Les Lycées techniques financièrement moins lotis pour quelles performances ?

La cartographie des établissements secondaires d’Enseignement Technique et de Formation Professionnelle est constituée de Lycées techniques et de centres de métiers. Selon Arsène Zocli, Directeur de la Programmation et de la Prospective (DPP) du MESTFP, « ...les centres de formation s’occupent de l’apprentissage et délivrent des diplômes comme le CQP et le CQM alors que les Lycées forment pour des diplômes professionnels comme le CAP, DUT. Au Lycée agricole, on ne fait que des filières et les métiers liés à l’agriculture ». La politique de déconcentration des services administratifs de l’éducation place les Lycées techniques et centres de métiers sous la tutelle des DDESTFP. Seulement ici, des points d’ombre persistent sur l’affectation des ressources. De façon disparate et au fil des années, les moyens financiers sont affectés aux uns et pas aux autres. En guise d’illustration et à la lecture du tableau de répartition des ressources, le Lycée technique de Pobè avait reçu une dotation de 18 millions Francs CFA en 2018. Pour cette année 2019, les lignes budgétaires affichent 00 Francs pour ce même Lycée. Et pourtant, il est bien assujetti à des difficultés énormes comme par exemple le délabrement de ses infrastructures, etc. On aurait bien souhaité avoir des clarifications sur cette incongruité, hélas, nos démarches en direction du Directeur des Affaires Financières (DAF) du Ministère n’ont pu prospérer. Beaucoup d’autres Lycées du pays se retrouvent dans les mêmes difficultés de ressources financières. De l’avis du DPP, les vides budgétaires dans le tableau signifient qu’ « à ces niveaux, il n’y a pas de nouvelles mesures pour cette année. Voilà pourquoi des montants n’ont pas été alloués. Le budget est fait par nature ; s’il y a une rubrique qui ne concerne pas un Lycée, vous verrez qu’il n’y aura pas de fond alloué. Quand on prend par exemple la rubrique autres transferts courants qui a 00 Franc, cela veut dire que ce Lycée ne bénéficie pas d’autres transferts courants, mais de l’autre côté, c’est meuble acquisition pour le compte du tiers et là c’est meublé, cela veut dire qu’ils bénéficient. S’il y a un Lycée qui ne mérite pas d’une subvention, on va lui mettre 00 Franc seulement ».
En somme, ces lieux de formations pratiques vont recevoir 356 millions Francs CFA, soit une baisse de 44 millions Francs CFA par rapport à l’année 2018 ; alors que les DDESTFP brasseront 49.643.141.000 Francs CFA, soit plus de 139 fois le budget de ces établissements secondaires spécialisés.

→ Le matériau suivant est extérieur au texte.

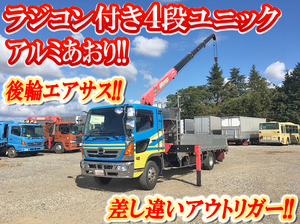 Ranger Truck (With 4 Steps Of Cranes)_1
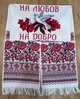 Гарний весільний рушник під ноги "На любов, на добро", ручна вишивка - зображення 1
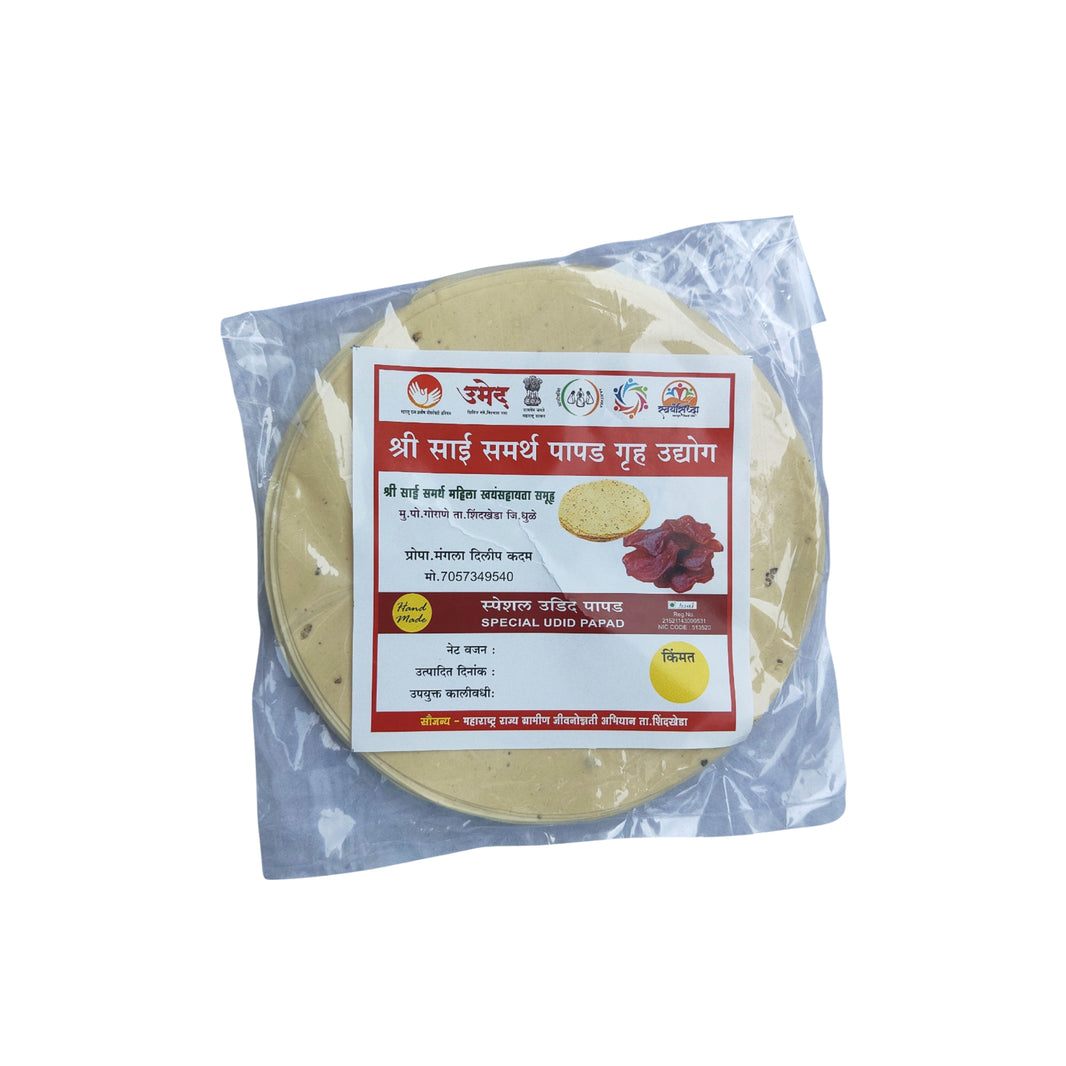 SHREE SAMARTH Udid Papad Pack Of 1000gm Traditional Urad Papad Ready To Fry Crispy Homemade Authentic Taste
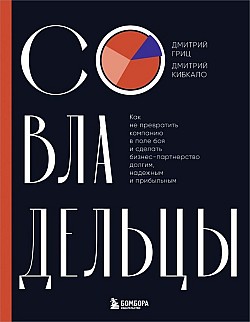 Совладельцы. Как не превратить компанию в поле боя и сделать бизнес-партнерство долгим, надежным и прибыльным Дмитрий Кибкало, Дмитрий Гриц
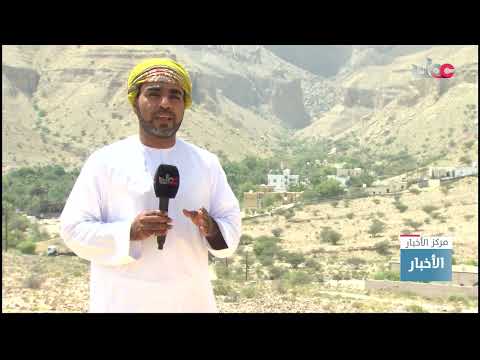 هيئة البيئة بمحافظة جنوب الشرقية تنظم حملة تشجير بقرية واد بولاية صور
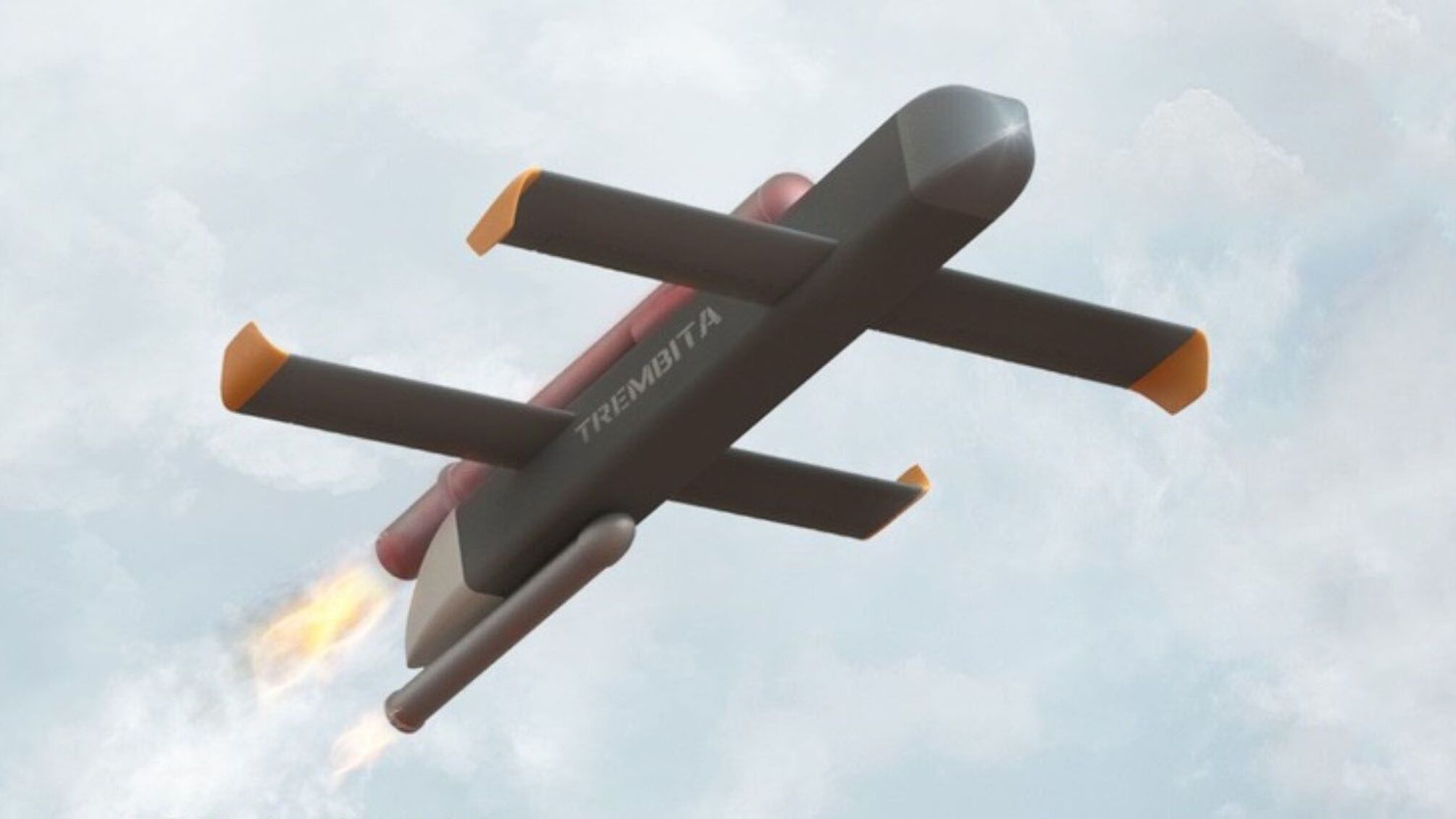 В Украине создают 'народную' боевую ракету 'Трембита': куда она сможет долететь (видео)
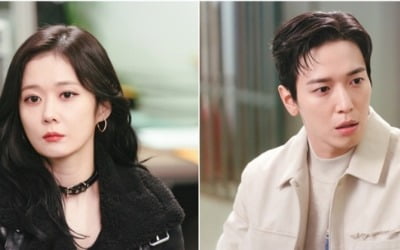 '대박부동산' 장나라X정용화, 극과 극 경찰서 대면 포착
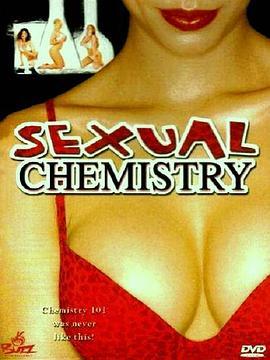 性<span style='color:red'>药</span> Sexual Chemistry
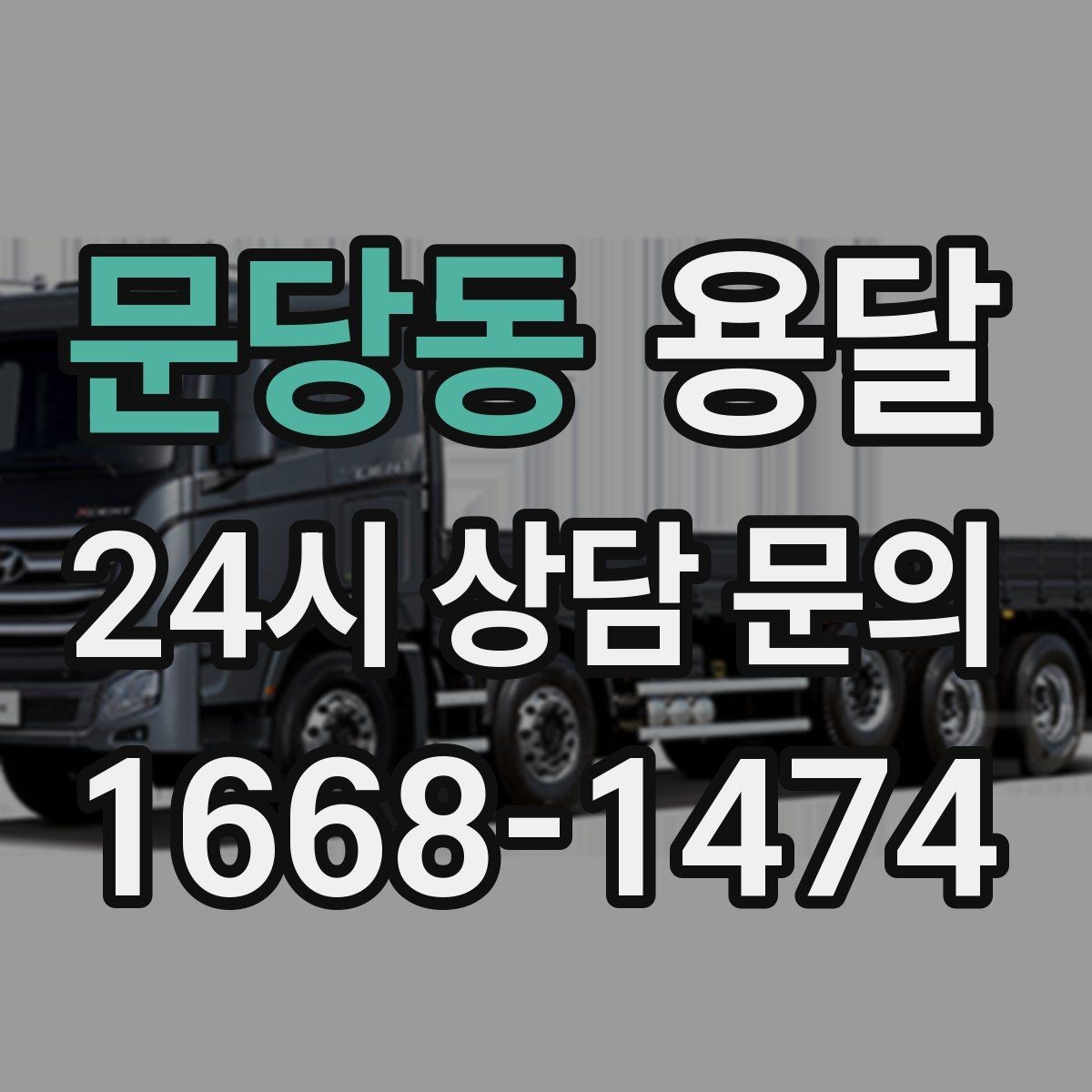 문당동 용달 한 번에 다 싣기 vs 나눠 옮기기 선택 기준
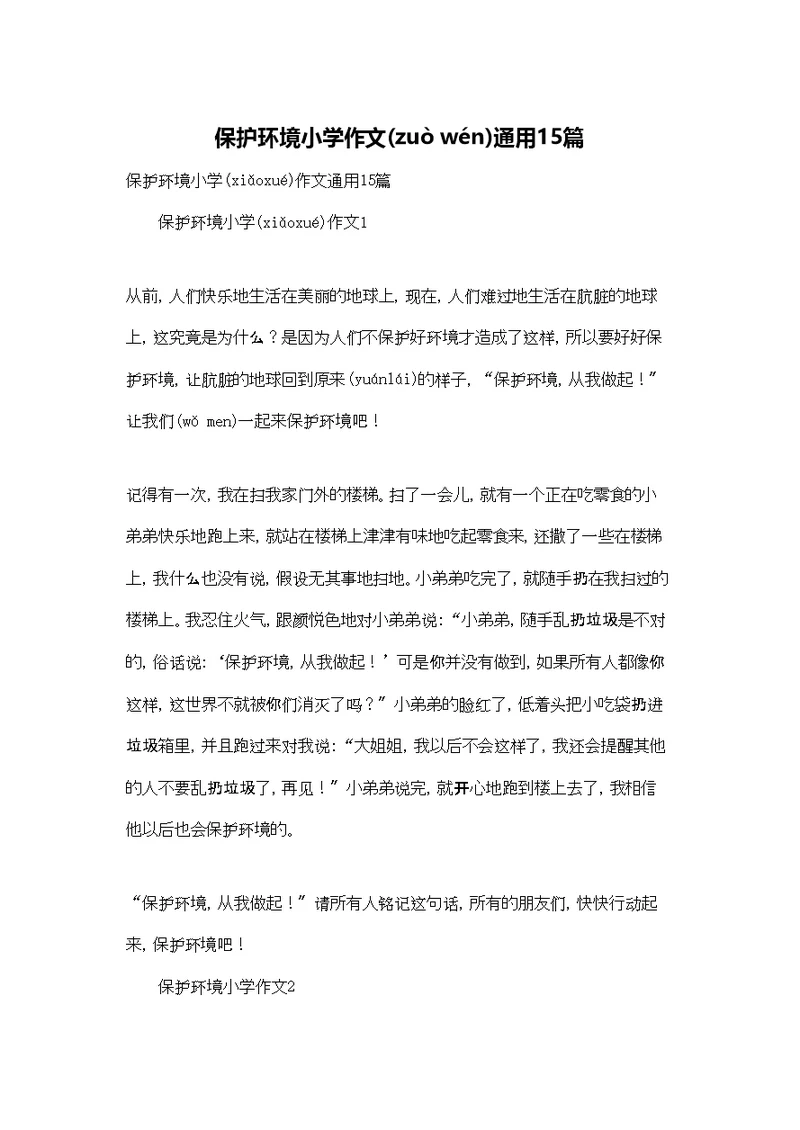 保护环境小学作文通用15篇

4.154 enseignants sur un besoin total de 17.955 à recruter pour combler le manque dans l’ESTFP

Il n’est plus un secret que le manque d’enseignants dans le sous-secteur de l’ESTFP se fait criard, de jour en jour. Des informations collectées, l’Etat central doit pouvoir recruter pour le compte de cette année 2019, au moins 8.000 enseignants pour remédier au manque observé. Du côté du ministère, on évoque un gap de près de 17.955 enseignants dont 12.117 enseignants pour le premier cycle et 5.838 pour le second cycle. Seulement, pour cette année scolaire en cours, 4.154 enseignants seront recrutés pour le compte du sous-secteur en vue de combler le vide dans les Collèges d’enseignement général et les Lycées publics. De l’avis du DPP, ce recrutement devrait être fait l’an dernier, ce qui n’a pu être le cas. « Cette année, il sera fait », a informé Educ’Action, ce cadre du ministère.